Text:

When questioning former Massachusetts Gov. Mitt Romney, Stephanopoulos, a former senior advisor in the administration of Democratic President Bill Clinton, premised some inquiries on the assertion — offered without supporting facts — that Romney’s job-creation statistics were inaccurate.

“Now, there have been questions about that calculation of 100,000 jobs. So if you could explain it a little more,” Stephanopoulos asked Romney of the former governor’s claims about jobs created by companies he has helmed. “I’ve read some analysts who look at it and say that you’re counting the jobs that were created but not counting the jobs that were taken away. Is that accurate?”

“No, it’s not accurate,” Romney bluntly responded. “It includes the net of both. I’m a good enough numbers guy to make sure I got both sides of that.”

Stephanopoulos did not cite any analysts by name.

In another line of questioning, Stephanopoulos asked Romney if he believes “that states have the right to ban contraception, or is that trumped by a constitutional right to privacy?”

Romney responded by questioning Stephanopoulos’ logic and his choice to raise a hypothetical situation that would never happen.

“You’re asking — given the fact that there’s no state that wants to do so, and I don’t know of any candidate that wants to do so — you’re asking could it constitutionally be done?” Romney asked, with a hint of incredulity.

Data rows:
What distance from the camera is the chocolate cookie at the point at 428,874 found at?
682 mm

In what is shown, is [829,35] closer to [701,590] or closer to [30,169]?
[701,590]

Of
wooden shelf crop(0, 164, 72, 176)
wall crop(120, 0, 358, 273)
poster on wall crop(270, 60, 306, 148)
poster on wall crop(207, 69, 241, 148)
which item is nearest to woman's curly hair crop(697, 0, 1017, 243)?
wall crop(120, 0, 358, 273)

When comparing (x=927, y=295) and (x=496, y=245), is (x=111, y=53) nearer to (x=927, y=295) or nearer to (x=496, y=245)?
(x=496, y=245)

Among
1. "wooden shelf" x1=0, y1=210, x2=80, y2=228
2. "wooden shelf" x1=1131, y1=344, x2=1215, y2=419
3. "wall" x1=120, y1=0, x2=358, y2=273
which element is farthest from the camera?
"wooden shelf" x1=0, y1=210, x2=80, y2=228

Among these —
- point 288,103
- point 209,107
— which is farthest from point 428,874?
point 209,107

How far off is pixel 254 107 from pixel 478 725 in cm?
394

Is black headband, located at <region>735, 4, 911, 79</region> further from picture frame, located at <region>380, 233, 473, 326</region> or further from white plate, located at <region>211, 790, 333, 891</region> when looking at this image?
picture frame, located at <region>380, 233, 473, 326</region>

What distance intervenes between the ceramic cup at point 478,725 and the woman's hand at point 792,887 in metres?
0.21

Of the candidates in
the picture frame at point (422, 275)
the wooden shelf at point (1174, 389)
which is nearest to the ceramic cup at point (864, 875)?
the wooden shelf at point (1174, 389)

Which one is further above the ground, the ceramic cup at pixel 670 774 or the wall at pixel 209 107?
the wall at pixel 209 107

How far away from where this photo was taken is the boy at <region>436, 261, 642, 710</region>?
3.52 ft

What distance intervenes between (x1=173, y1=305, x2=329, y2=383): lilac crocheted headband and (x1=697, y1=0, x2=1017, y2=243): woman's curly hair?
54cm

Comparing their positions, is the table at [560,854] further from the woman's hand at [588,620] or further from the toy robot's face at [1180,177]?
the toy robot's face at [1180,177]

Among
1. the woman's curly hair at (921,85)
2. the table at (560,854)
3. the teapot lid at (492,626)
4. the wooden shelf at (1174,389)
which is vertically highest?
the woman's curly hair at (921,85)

Directives:
1: Print the part of the text about Romney and Stephanopoulos starting at "When questioning former" and ending at "analysts by name.".
2: Proceed with the text about Romney and Stephanopoulos, carrying it on from its final sentence.
The entries play no part in this work.

Per-task outputs:
1:
When questioning former Massachusetts Gov. Mitt Romney, Stephanopoulos, a former senior advisor in the administration of Democratic President Bill Clinton, premised some inquiries on the assertion — offered without supporting facts — that Romney’s job-creation statistics were inaccurate.

“Now, there have been questions about that calculation of 100,000 jobs. So if you could explain it a little more,” Stephanopoulos asked Romney of the former governor’s claims about jobs created by companies he has helmed. “I’ve read some analysts who look at it and say that you’re counting the jobs that were created but not counting the jobs that were taken away. Is that accurate?”

“No, it’s not accurate,” Romney bluntly responded. “It includes the net of both. I’m a good enough numbers guy to make sure I got both sides of that.”

Stephanopoulos did not cite any analysts by name.

2:
Stephanopoulos, undeterred, pressed Romney again: “I’m asking you, do you believe that states have that right or not?”

Amid a chorus of “boos” from the audience, Romney again parried the impossible hypothetical.

“George, I don’t know whether a state has a right to ban contraception,” Romney responded. “No state wants to. I mean, the idea of you putting forward things that states might want to do that no state wants to do, and asking me whether they could do it or not, is kind of a silly thing, I think.”

The audience applauded. (RELATED: Romney, largely unchallenged, behaves like he’s already won GOP nomination)

Stephanopoulos also made a point of hammering Texas congressman Ron Paul about decades-old newsletters, published under Paul’s name, which contained racially sensitive statements.

Paul responded that “it’s been explained many times, and everything was written 20 years ago, approximately, that I did not write.”

Paul also claimed Martin Luther King was one of his personal heroes, and insisted that he was “the only one up here … that understands true racism in this country is in the judicial system. And it has to do with enforcing the drug laws.”

“Look at the percentages,” he continued. “The percentage of people who use drugs are about the same with blacks and whites. And yet the blacks are arrested way disproportionately. They’re prosecuted and imprisoned way disproportionately … How many times have you seen a white rich person get the electric chair or get, you know, execution?”

Brent Bozell, president of the conservative Media Research Center, told The Daily Caller that Stephanopoulos’ questions about Paul’s newsletters indicates a double standard. “Stephanopoulos asking Paul about newsletters 20 years ago — again,” Bozell said. “How often does he hit Obama with Jeremiah Wright?”

Bozell added, too, that Stephanopoulos was the “Chief Democrat Spinmeister in ’92.”

“It’s 2012 and nothing’s changed,” he said.

Gingrich and Romney both took jabs at liberal media elites during the debate.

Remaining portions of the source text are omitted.